>  And yes, I've used SQLite wasm version too ... as a matter of fact, it's
going to be a great lazy-loaded thing for my next project, 'cause it's 1MB
overhead, so not something to really promote in the wild, imho 😅

sqlite's homepage claims: "our best guess is that SQLite is the second
mostly widely deployed software library, after libz" [1].  whether true or
not, i think we can agree its an ubiquitous (and hopefully well-understood)
piece of software library.

i know its not a tc39 thing, but perhaps some of its members who are also
implementers would consider making wasm-sqlite3 a 3rd-party browser
"builtin" (like libz/ffmpeg/libpng, but as sandboxed-wasm exposed to
userland) to improve its loading-performance.

-kai

[1] Most Widely Deployed and Used Database Engine
https://www.sqlite.org/mostdeployed.html


On Mon, Feb 10, 2020 at 5:26 PM Andrea Giammarchi <
andrea.giammar...@gmail.com> wrote:

> > Given your history I know better than to assume what you know…
>
> I've no idea what you are talking about, but this should be no venue for
> these kind of answers.
>
> My history in this thread explained the proposal, the intent, and linked
> all the facts around it, and before your pointless answer, so please keep
> your biases for yourself.
>
> Thank you.
>
>
> On Mon, Feb 10, 2020 at 10:13 PM Michael Haufe <t...@thenewobjective.com>
> wrote:
>
>> Given your history I know better than to assume what you know…
>>
>>
>>
>> The definition of sparse in the spec (while not explicitly in its own
>> section) is straightforward.
>>
>>
>>
>> V8’s inability or unwillingness to perform a safe “upcast” internally to
>> an appropriate tag doesn’t seem to provide enough weight to introduce a new
>> construct.

● EXCERPTED DATA:
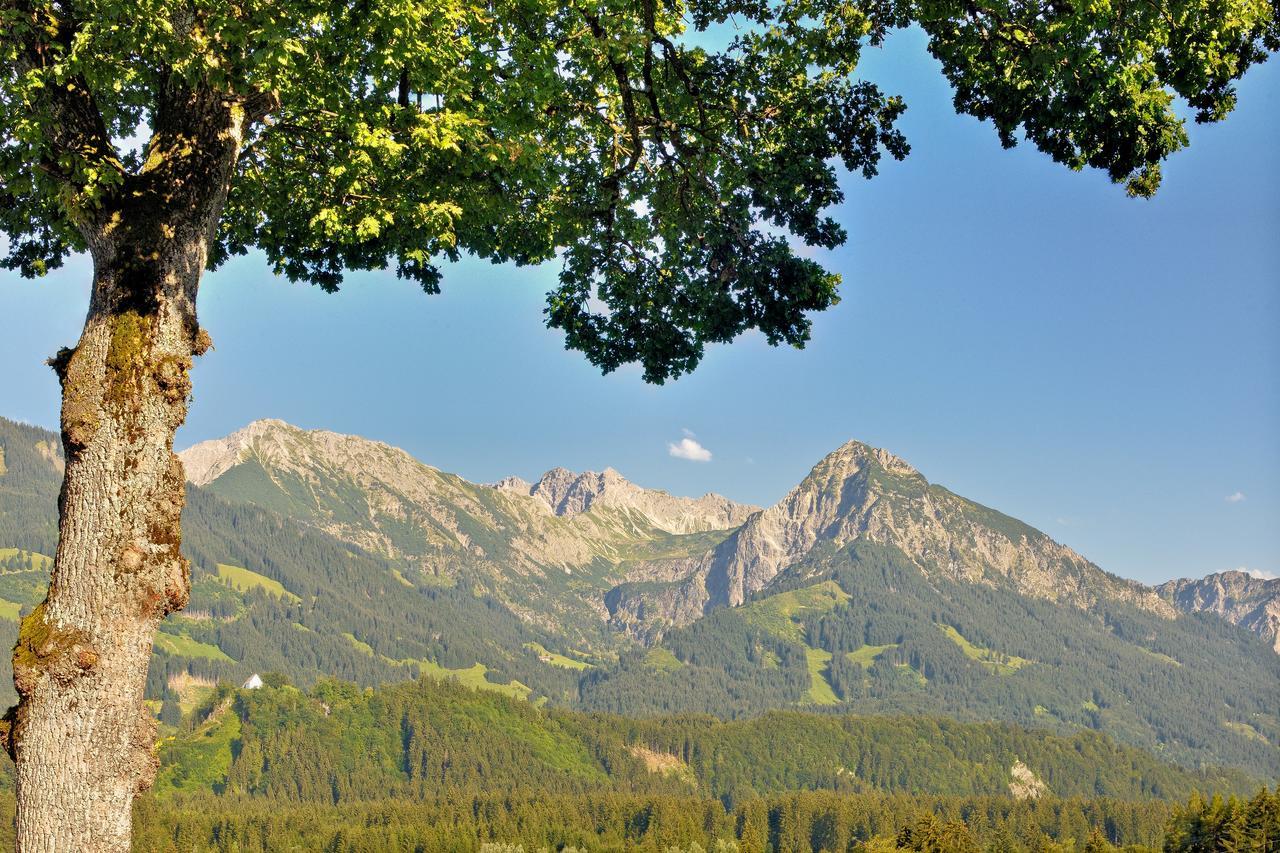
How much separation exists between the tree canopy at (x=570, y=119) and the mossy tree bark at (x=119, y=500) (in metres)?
0.28

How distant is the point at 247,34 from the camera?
9.51m

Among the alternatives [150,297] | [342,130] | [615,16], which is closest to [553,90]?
[615,16]

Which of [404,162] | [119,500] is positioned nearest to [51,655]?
[119,500]

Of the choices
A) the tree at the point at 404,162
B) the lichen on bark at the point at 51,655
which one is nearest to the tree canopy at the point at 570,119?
the tree at the point at 404,162

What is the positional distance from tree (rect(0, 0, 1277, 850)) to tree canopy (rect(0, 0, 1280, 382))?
0.05 m

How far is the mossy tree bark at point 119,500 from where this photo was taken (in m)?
9.19

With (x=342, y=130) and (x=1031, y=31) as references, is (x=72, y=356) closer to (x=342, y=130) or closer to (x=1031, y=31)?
(x=342, y=130)

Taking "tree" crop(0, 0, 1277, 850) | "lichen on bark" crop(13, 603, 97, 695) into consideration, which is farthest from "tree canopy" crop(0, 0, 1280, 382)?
"lichen on bark" crop(13, 603, 97, 695)

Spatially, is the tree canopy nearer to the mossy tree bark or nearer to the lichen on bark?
the mossy tree bark

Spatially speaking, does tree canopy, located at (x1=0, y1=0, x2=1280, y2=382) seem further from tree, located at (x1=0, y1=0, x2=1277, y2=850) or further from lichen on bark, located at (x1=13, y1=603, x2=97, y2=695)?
lichen on bark, located at (x1=13, y1=603, x2=97, y2=695)

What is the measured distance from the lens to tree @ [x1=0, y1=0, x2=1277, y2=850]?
9461 mm

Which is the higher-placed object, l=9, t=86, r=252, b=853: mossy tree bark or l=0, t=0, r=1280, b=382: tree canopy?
l=0, t=0, r=1280, b=382: tree canopy

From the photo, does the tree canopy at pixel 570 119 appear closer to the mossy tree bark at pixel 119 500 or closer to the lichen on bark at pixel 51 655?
the mossy tree bark at pixel 119 500

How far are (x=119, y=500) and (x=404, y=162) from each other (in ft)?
20.0
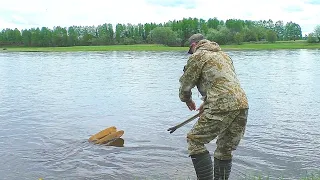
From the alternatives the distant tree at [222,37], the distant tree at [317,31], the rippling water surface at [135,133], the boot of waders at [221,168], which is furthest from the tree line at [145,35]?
the boot of waders at [221,168]

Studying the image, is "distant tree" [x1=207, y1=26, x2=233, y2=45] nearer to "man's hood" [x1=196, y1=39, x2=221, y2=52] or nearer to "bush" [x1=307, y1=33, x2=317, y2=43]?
"bush" [x1=307, y1=33, x2=317, y2=43]

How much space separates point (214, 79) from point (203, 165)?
4.74ft

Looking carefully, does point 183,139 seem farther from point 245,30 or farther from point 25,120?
point 245,30

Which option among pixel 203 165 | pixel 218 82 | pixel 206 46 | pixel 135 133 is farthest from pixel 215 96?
pixel 135 133

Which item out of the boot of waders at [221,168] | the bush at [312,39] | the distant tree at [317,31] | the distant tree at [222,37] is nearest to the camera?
the boot of waders at [221,168]

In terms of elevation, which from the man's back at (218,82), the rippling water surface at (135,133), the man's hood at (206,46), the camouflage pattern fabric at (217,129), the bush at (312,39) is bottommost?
the rippling water surface at (135,133)

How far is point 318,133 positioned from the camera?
50.3 ft

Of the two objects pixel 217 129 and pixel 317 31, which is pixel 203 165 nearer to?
pixel 217 129

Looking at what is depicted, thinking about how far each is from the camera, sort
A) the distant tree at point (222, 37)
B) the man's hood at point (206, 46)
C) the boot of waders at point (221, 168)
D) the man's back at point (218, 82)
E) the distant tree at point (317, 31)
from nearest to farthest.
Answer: the man's back at point (218, 82) < the man's hood at point (206, 46) < the boot of waders at point (221, 168) < the distant tree at point (222, 37) < the distant tree at point (317, 31)

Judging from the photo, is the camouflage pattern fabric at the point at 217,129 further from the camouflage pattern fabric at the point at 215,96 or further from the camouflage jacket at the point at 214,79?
the camouflage jacket at the point at 214,79

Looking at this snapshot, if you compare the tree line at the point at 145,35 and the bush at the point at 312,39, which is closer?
the bush at the point at 312,39

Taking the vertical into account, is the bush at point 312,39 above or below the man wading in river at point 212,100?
below

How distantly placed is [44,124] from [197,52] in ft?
41.8

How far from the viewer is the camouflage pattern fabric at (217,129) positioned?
651 centimetres
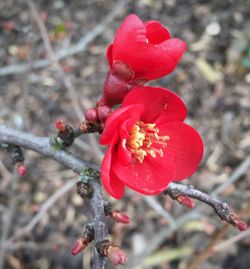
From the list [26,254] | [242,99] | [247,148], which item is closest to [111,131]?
[26,254]

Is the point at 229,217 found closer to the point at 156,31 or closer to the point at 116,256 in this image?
the point at 116,256

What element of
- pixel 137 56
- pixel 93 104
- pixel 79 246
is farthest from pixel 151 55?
pixel 93 104

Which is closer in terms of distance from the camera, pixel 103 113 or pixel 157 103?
pixel 103 113

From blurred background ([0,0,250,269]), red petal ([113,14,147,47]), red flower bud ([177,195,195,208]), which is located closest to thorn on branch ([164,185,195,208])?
red flower bud ([177,195,195,208])

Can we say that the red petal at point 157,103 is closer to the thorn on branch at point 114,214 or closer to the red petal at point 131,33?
the red petal at point 131,33

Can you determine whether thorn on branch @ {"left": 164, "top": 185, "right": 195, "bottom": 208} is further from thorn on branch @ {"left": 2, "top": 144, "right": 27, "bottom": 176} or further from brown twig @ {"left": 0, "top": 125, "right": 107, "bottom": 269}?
thorn on branch @ {"left": 2, "top": 144, "right": 27, "bottom": 176}

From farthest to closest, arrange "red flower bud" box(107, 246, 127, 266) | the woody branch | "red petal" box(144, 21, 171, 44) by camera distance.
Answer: "red petal" box(144, 21, 171, 44)
the woody branch
"red flower bud" box(107, 246, 127, 266)
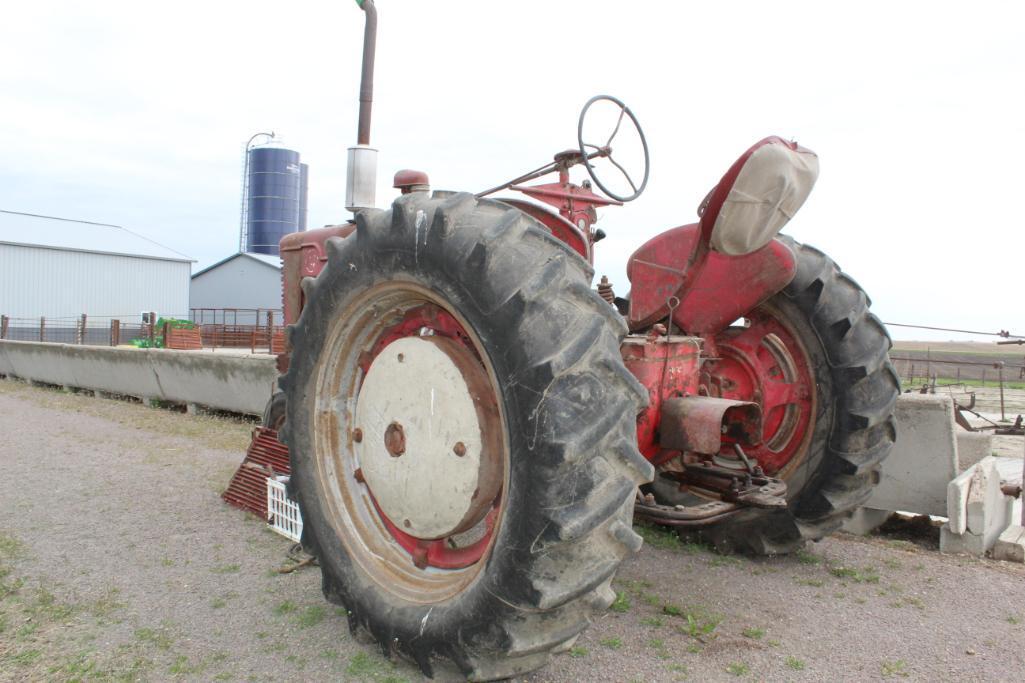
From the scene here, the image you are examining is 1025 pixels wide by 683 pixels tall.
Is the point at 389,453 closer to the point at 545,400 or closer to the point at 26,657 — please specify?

● WHAT IS ASKED:
1. List every person named in the email thread about loading SQLite in the browser.
2. Carry on the email thread about loading SQLite in the browser, starting right after its last sentence.

● FINAL ANSWERS:
1. kai, Andrea Giammarchi, Michael Haufe

2.
>>
>>
>>
>>
>>
>> *From:* Andrea Giammarchi <andrea.giammar...@gmail.com>
>> *Sent:* Monday, February 10, 2020 2:26 PM
>> *To:* Michael Haufe <t...@thenewobjective.com>
>> *Cc:* Bergi <a.d.be...@web.de>; es-discuss@mozilla.org
>> *Subject:* Re: Yet another attempt at typed JS data
>>
>>
>>
>> Great, now maybe you also read how it works behind the scene, and debug
>> properly to understand that every array is holey, including the latter one,
>> to date.
>>
>>
>>
>> https://v8.dev/blog/elements-kinds
>>
>>
>>
>> Please, let's assume for a second I knew what I was talking about, when
>> I've said it's a mess to not have holey arrays, thanks.
>>
>>
>>
>> On Mon, Feb 10, 2020 at 9:21 PM Michael Haufe <t...@thenewobjective.com>
>> wrote:
>>
>> Array(3)
>> //  [empty × 3]
>>
>> Array(3).fill()
>> // [undefined, undefined, undefined]
>>
>> Array(3).fill('whatever')
>> // ["whatever", "whatever", "whatever"]
>>
>>
>> -----Original Message-----
>> From: es-discuss <es-discuss-boun...@mozilla.org> On Behalf Of Bergi
>> Sent: Monday, February 10, 2020 1:27 PM
>> To: es-discuss@mozilla.org
>> Subject: Re: Yet another attempt at typed JS data
>>
>> Hello!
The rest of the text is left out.